--- EXERCISE OBJECTIVE ---
Rewrite the listing lines that start at the line containing "From the picture, can" and end after the line containing "How great a". Swap "roadside vegetation" for "roadside shrubbery" and leave everything else unchanged.

— Start of PROVIDED INFORMATION —

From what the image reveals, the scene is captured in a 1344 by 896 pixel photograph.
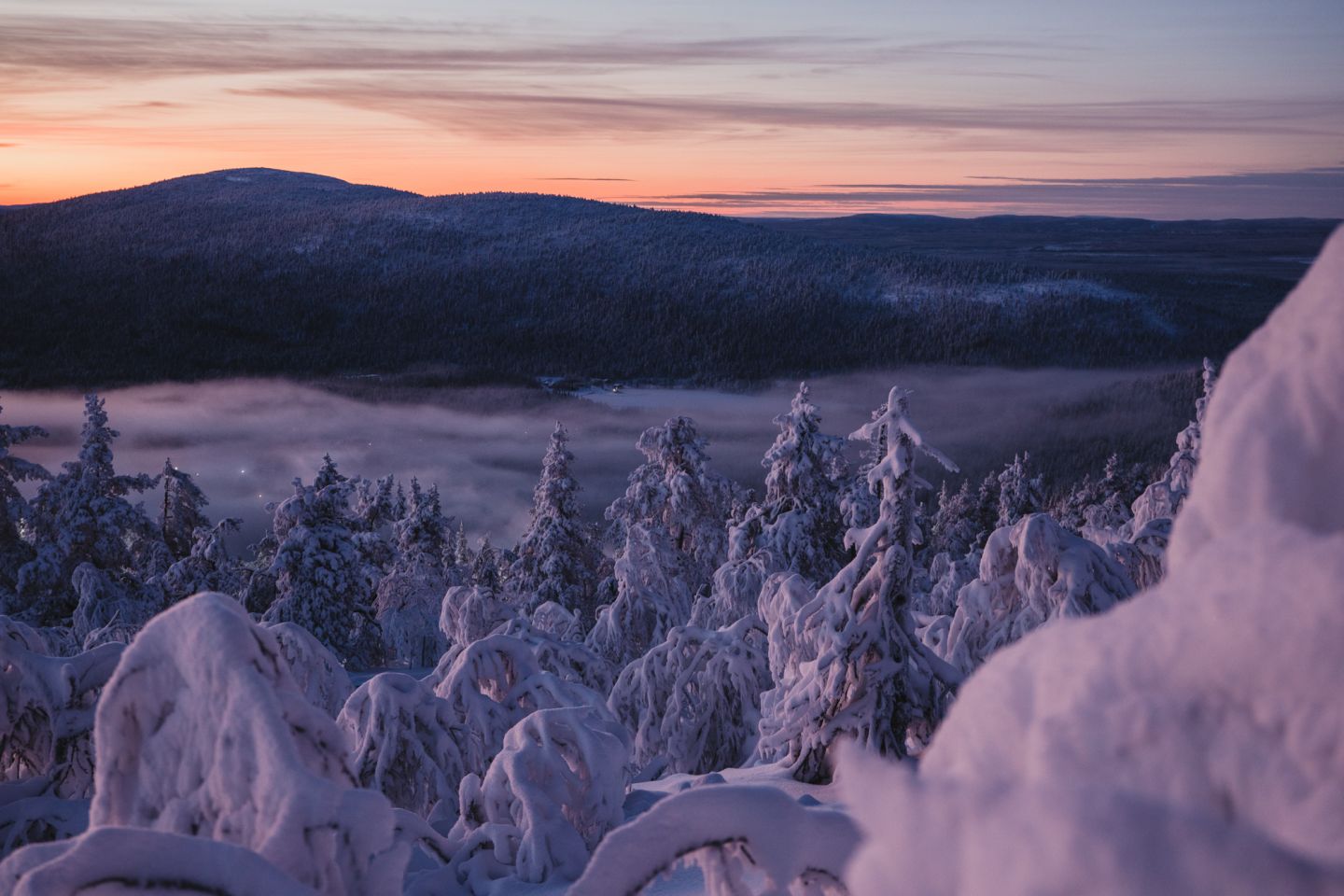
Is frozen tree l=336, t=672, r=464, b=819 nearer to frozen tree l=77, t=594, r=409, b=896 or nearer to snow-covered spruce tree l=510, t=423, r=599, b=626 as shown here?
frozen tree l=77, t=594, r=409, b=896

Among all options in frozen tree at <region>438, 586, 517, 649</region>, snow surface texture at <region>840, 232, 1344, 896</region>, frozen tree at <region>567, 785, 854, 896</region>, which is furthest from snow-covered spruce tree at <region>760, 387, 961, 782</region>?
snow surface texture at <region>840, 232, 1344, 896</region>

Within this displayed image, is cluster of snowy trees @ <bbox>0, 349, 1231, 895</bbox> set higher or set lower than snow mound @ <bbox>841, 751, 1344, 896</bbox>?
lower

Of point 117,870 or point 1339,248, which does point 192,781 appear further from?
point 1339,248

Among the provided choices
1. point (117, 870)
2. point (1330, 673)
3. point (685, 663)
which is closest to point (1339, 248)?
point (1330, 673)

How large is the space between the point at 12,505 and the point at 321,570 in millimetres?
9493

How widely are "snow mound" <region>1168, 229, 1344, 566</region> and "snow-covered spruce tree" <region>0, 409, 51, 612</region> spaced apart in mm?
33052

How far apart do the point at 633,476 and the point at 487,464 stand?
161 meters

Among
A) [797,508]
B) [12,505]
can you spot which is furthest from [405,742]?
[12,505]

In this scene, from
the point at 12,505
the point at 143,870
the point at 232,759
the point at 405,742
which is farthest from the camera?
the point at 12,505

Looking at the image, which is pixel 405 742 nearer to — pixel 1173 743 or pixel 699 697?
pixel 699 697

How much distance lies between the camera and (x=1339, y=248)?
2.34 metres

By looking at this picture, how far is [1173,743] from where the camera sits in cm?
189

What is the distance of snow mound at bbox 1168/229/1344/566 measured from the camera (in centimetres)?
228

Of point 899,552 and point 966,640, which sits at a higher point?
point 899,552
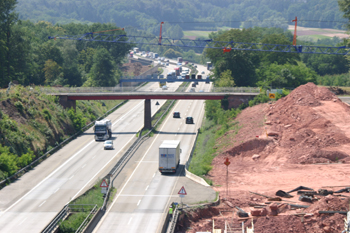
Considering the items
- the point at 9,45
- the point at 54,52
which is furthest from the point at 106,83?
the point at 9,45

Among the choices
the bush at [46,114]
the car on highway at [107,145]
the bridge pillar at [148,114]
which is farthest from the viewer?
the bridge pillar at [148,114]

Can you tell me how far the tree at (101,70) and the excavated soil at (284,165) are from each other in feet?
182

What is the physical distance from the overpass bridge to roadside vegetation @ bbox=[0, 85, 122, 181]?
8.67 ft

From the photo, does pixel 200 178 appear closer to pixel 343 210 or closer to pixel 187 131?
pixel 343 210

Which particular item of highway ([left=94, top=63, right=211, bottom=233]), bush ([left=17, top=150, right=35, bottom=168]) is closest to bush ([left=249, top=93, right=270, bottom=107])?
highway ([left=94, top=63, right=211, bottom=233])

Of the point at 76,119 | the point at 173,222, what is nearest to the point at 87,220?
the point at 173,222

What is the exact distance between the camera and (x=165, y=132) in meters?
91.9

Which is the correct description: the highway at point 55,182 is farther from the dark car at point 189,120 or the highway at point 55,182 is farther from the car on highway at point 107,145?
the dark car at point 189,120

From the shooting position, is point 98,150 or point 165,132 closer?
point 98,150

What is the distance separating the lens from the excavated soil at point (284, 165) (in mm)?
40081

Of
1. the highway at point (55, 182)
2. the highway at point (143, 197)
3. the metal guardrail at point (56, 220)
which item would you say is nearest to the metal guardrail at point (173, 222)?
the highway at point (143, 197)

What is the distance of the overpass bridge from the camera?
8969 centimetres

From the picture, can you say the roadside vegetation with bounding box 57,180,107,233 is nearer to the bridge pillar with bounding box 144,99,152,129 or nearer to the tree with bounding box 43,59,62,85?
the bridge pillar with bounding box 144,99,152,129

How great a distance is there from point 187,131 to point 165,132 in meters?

— End of PROVIDED INFORMATION —
— Start of PROVIDED INFORMATION —

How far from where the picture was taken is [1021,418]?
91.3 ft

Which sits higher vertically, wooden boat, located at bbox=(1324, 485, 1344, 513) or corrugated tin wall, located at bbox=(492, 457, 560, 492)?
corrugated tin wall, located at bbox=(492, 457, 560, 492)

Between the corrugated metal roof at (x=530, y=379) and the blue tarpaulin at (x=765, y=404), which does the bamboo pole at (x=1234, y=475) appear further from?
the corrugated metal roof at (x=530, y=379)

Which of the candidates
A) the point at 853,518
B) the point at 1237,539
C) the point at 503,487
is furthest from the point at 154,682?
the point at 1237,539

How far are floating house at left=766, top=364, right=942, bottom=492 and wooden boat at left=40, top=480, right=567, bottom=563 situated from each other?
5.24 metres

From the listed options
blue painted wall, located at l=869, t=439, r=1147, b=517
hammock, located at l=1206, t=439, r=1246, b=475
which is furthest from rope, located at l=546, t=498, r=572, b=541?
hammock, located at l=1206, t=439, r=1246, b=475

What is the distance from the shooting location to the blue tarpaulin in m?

— End of PROVIDED INFORMATION —
— Start of PROVIDED INFORMATION —

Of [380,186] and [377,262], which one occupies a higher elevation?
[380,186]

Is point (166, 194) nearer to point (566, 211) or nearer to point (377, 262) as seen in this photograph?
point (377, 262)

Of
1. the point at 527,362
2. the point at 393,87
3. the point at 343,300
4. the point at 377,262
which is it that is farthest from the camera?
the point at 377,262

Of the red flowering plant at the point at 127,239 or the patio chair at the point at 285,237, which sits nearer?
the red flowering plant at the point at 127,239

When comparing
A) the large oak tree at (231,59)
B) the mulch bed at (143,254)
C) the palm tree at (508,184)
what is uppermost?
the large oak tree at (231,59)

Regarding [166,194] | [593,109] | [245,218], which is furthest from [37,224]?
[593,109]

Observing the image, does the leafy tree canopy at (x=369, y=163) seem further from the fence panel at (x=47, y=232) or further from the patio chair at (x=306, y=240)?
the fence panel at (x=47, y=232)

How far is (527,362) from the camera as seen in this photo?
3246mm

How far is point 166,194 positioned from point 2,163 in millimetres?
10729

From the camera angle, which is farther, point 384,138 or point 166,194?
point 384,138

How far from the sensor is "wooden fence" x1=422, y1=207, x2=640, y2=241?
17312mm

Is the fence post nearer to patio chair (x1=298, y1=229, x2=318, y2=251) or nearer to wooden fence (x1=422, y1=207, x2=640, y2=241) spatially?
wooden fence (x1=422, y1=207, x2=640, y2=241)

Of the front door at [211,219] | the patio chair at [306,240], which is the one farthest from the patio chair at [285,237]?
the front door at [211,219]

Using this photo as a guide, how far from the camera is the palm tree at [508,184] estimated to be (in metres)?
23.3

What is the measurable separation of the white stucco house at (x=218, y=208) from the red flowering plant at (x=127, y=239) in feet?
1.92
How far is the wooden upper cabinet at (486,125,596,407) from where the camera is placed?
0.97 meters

— End of PROVIDED INFORMATION —

--- CORRECT RESPONSE ---
From the picture, can you say the roadside shrubbery with bounding box 57,180,107,233 is nearer to the bridge pillar with bounding box 144,99,152,129 or nearer to the tree with bounding box 43,59,62,85?
the bridge pillar with bounding box 144,99,152,129

How great a distance is there from point 187,131 to point 165,132 in meters?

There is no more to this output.